El peor momento

La negociación del TMEC llega en el momento de mayor fragilidad, producto de la coyuntura internacional, sí, pero sobre todo de las torpezas que el gobierno ha cometido.
La fulminante acción contra Nicolás Maduro se sustentó en una nueva doctrina, expresada por escrito:
La doctrina DonRoe. Una mezcla de la doctrina Monroe del siglo XIX y su actualización por Donald Trump.
América para Estados Unidos. Fuera China y fuera Rusia.
Pero el documento también incluye dos cuestiones explícitas:
- Nos entenderemos con gobiernos de cualquier signo si se alinean a nuestros intereses.
- Y también: utilizaremos la fuerza armada letal y selectiva contra cárteles de la droga para garantizar la seguridad de nuestras fronteras.
Más claro, ni un misil.
La operación militar del 2 de enero se justificó mediante la segunda premisa: Venezuela es un narco estado y Maduro, su capo di tuiti capi. Pero el fondo de la olla se supo horas después: nos interesa el petróleo. Y mucho.

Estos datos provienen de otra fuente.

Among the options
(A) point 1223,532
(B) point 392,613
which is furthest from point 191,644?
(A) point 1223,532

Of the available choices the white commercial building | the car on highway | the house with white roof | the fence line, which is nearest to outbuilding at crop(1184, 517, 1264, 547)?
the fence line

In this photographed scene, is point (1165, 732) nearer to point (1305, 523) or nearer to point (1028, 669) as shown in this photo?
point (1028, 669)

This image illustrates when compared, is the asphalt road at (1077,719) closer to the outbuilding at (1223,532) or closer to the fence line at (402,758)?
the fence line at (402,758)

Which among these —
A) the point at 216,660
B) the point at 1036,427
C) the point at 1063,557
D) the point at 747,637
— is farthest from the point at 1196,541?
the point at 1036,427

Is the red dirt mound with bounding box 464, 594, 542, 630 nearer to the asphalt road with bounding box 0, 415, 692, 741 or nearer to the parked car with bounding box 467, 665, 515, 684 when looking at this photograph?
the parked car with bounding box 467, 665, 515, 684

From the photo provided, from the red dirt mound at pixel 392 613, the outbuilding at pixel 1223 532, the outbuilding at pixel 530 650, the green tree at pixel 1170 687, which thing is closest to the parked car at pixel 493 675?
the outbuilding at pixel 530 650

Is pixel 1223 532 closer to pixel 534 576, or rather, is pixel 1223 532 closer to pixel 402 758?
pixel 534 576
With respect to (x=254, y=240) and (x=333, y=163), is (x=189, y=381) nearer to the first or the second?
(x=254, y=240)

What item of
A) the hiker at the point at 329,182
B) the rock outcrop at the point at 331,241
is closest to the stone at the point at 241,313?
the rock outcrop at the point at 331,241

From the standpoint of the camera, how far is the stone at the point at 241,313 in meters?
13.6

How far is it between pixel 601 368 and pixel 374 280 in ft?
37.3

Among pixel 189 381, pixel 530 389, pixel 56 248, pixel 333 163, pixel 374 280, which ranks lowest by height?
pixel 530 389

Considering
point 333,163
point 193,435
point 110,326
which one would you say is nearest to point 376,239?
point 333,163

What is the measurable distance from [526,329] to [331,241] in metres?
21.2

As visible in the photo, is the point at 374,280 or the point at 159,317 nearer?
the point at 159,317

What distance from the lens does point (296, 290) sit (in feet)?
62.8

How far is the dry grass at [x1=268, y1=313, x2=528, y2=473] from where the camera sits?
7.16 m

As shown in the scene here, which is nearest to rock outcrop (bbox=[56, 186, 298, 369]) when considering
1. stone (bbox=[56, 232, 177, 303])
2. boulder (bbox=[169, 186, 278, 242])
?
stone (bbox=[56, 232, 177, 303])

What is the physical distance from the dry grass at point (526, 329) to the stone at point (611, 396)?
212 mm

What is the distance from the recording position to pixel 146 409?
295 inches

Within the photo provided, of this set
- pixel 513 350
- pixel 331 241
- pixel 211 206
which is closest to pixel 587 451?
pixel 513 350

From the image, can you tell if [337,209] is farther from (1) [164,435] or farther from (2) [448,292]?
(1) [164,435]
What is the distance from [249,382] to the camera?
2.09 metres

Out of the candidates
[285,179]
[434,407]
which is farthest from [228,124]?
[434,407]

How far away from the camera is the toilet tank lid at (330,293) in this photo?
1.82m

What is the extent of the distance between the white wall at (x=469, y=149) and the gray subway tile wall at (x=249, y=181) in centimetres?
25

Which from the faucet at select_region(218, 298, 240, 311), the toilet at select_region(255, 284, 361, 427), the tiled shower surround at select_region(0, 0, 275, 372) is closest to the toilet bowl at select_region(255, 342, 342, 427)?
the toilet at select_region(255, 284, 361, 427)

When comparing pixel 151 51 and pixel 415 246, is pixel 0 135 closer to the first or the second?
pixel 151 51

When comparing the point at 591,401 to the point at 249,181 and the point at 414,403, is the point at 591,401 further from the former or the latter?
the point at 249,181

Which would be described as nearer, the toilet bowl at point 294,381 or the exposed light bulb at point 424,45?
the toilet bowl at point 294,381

Esa misma tenaza sujeta a México.
El presidente de Estados Unidos sigue insistiendo en que la República es un narcoestado.
Y, sin aspavientos, ha presentado una lista privada de casi 100 demandas que México debe cumplir obedientemente si quiere seguir en el tratado.
Como colofón, la denuncia contra Maduro incluye las ligas que presuntamente tuvo con México, del 2006 a la fecha. Por si hacía falta un calambre. No dejan títere con cabeza.
La negociación se complica más para México por sus pecados -antiguos, sin duda- pero también por sus torpezas.
Los pecados han sido consentir la penetración del narco en todo el territorio por décadas hasta generar un ovillo en donde autoridad y criminales se confunden y se abrazan, sin tirarse ni un balazo.